▶ Page extract:

Just a little update. No idea why there isn't much germination on that big spot. I had grass there before........ It'll fill in, might have to do some plugging next year! 

It's possible that's because of compaction from driving the dingo Over that spot.........


----------



## steffen707

This picture is deceiving looks like it's 10" outside of the bucket, but in reality only sticks up 4"...... Don't think this will work in my chapin.


----------



## steffen707

I posted this in a new thread as well, but figured some of you smart dudes might see it here as well.

I've hired a company to blow out my sprinklers in the past, and i've had a lot of die off for my grass under trees and in the shady part of my lawn each year by spring.

They called to say they were going to blow my sprinklers out on 9/23. I feel like that's 4-6 weeks too early.

Obviously i want them blown out before ground freeze, but that should be 4-10 weeks from now.

I bought a 30gallon tank (that i'll fill up with my little pancake compressor) that i'll use to blow mine out myself this year, and I already tested it the other week, seems to work fine. 1 tank per zone is probably fine, but i'll do 3 per zone for good measure.

*I feel like them blowing out my sprinklers too early is causing the trees to suck up all the water available, and then the grass is dying. Is that possible?*

Below is the ground temps graphed by my local University of Wisconsin Stevens Point. We didn't break 40 degrees soil temp until November 13th last year.

I was thinking of waiting until I see snow forecasted with following days of cold before I blow them out. Or November 13th because opening day of Michigan Gun/Deer is 11/15 each year.

*Thoughts? Thanks! :bandit: *


----------



## Global Threat

I told my sprinkler company to wait, because I was doing a reno. They asked me when was ok. I looked at the forecast and told them. That was it.


----------



## jskierko

steffen707 said:


> They called to say they were going to blow my sprinklers out on 9/23. I feel like that's 4-6 weeks too early.
> 
> I bought a 30gallon tank (that i'll fill up with my little pancake compressor) that i'll use to blow mine out myself this year, and I already tested it the other week, seems to work fine. 1 tank per zone is probably fine, but i'll do 3 per zone for good measure.
> 
> *I feel like them blowing out my sprinklers too early is causing the trees to suck up all the water available, and then the grass is dying. Is that possible?*


9/23 is definitely too early, even for you northern folk. And I wouldn't get too caught up on the volume you are putting into each zone. Just run it long enough so it blows out the water, then mist, then basically fog, then stop. Too much air/pressure is not good for the gears in the sprinkler heads. And I agree that those trees are greedy water suckers. I have cut my irrigation in half or more over the last month and the areas around my tree rings are showing signs of stress.

▶ Source material:
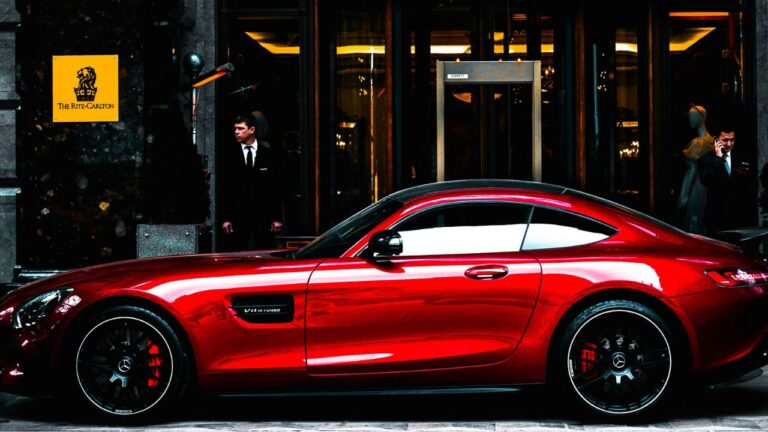 How the Ultra Rich Use Debt to Live Tax Free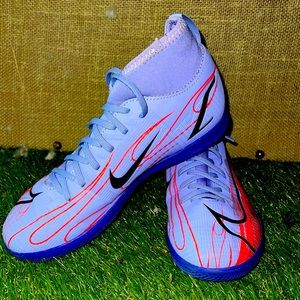 Purple inside soccer shoes. In great condition, only worn 2 times.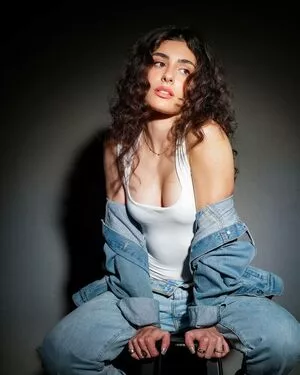 Yasmeen Fletcher / yasmeenfletcher фото голая #0115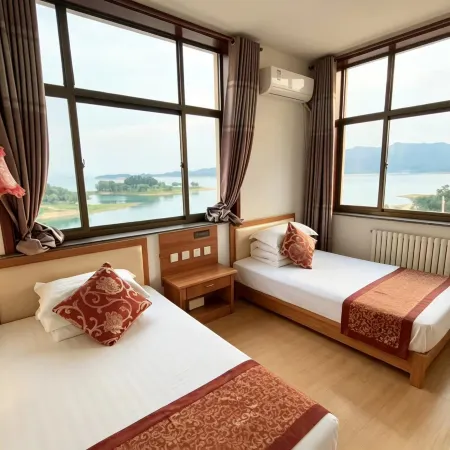 Xibaipo Jinbo Lake Guest House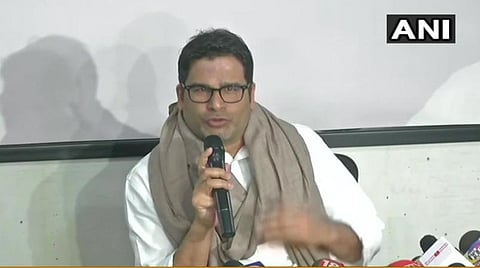 ஒரே நேரத்தில் கோட்சேவாகவும், காந்தியாகவும் நிதிஷ் குமார் எப்படி இருக்க முடியும்? பிஹாரின் வளர்ச்சி பற்றி விவாதிக்கத் தயாரா? பிரசாந்த் கிஷோர் கேள்வி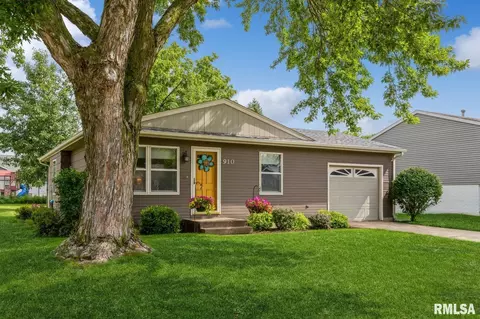 910 W Donahue St, Eldridge, IA 52748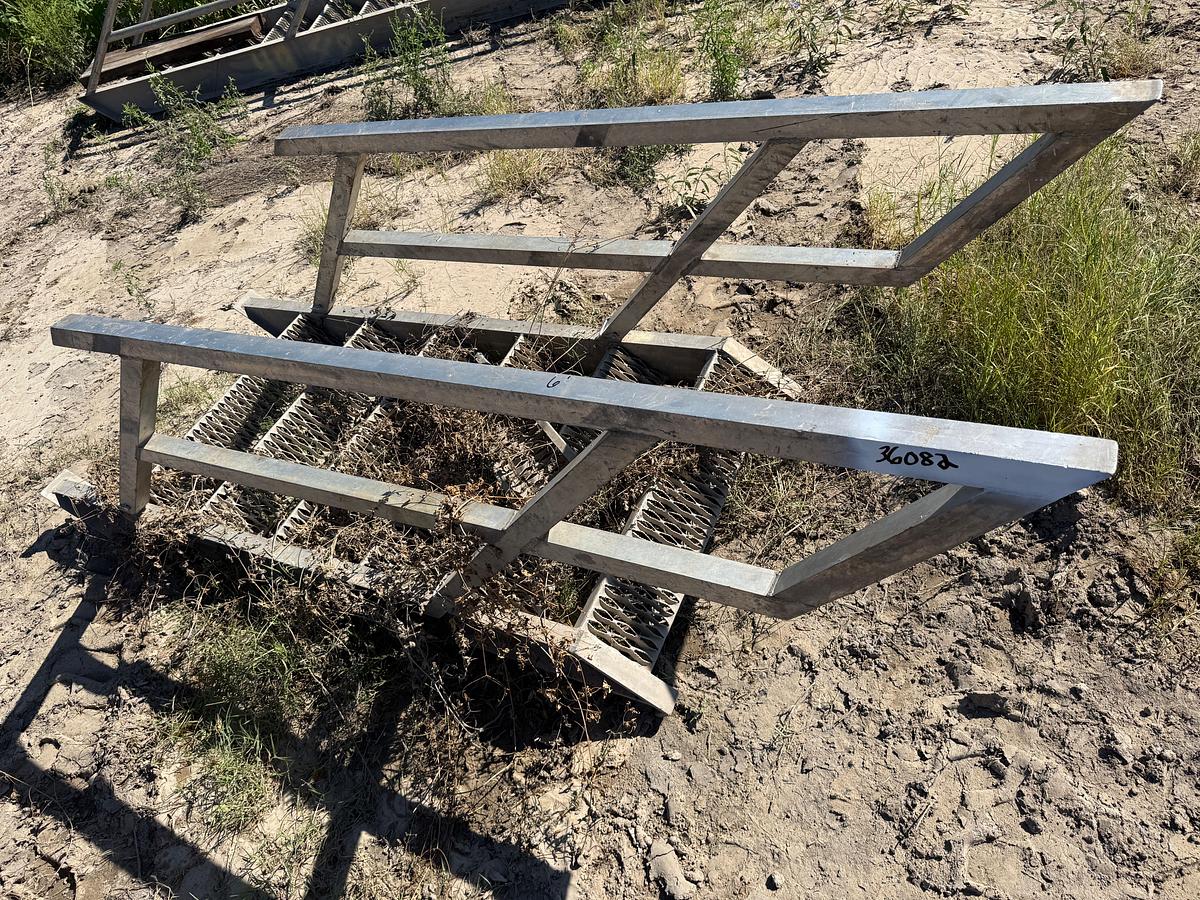 Used 16’ EXTENDABLE ALUMINUM RIG LADDER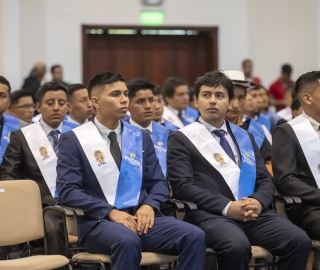 Décimo Quinta Promoción de Graduados ESCOP UTPL Décimo Quinta Promoción de Graduados ESCOP UTPL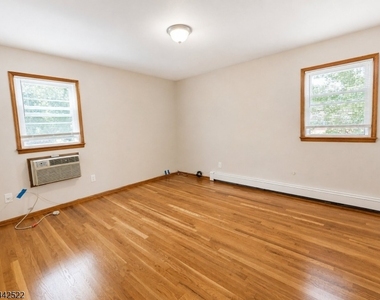 52 Mechanic St - Photo Thumbnail 6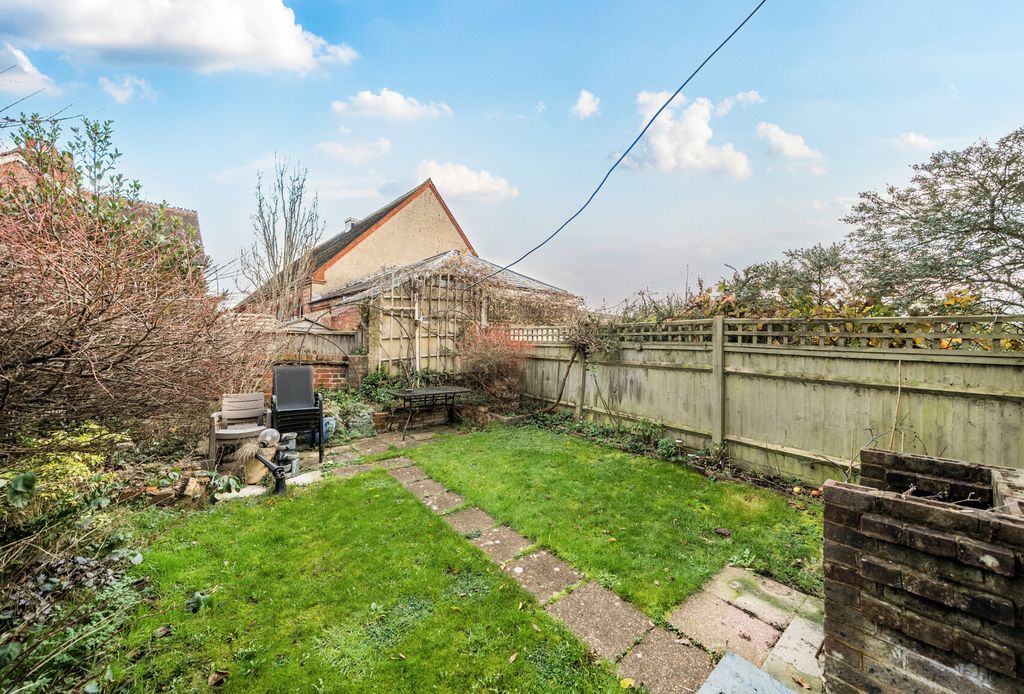 Property photo 3 of 19 1387019-6-693Fef1...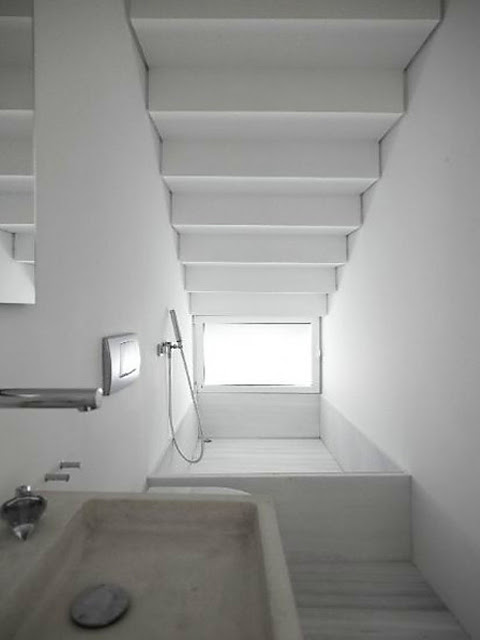 desain kamar mandi di bawah tangga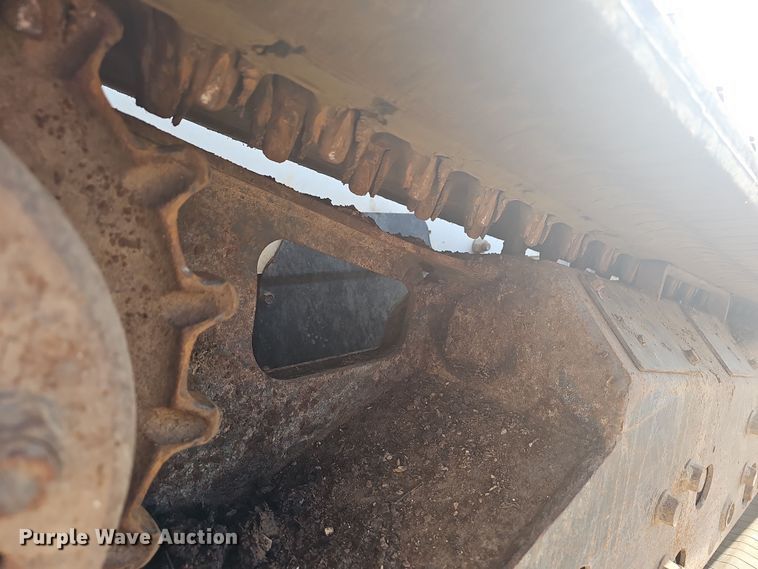 image for item NP9245 2013 Bobcat T870  tracked skid steer loader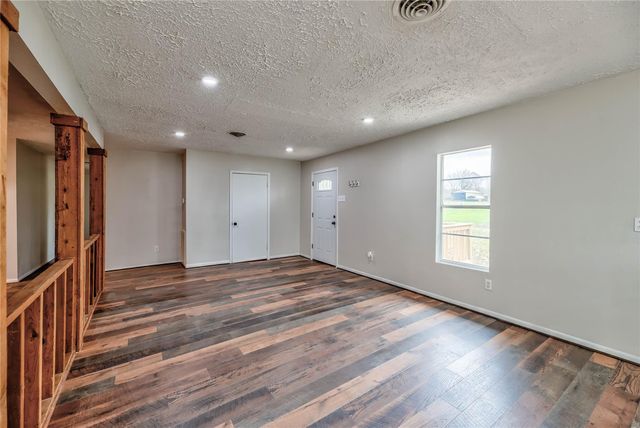145 W Houston Avenue, Onalaska, TX 77360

▶ Action item: In the lawn forum thread, swap "spot" for "patch" and write out the passage starting with "Just a little" and going on through "Over that spot.........".

▶ Result:
Just a little update. No idea why there isn't much germination on that big patch. I had grass there before........ It'll fill in, might have to do some plugging next year! 

It's possible that's because of compaction from driving the dingo Over that patch.........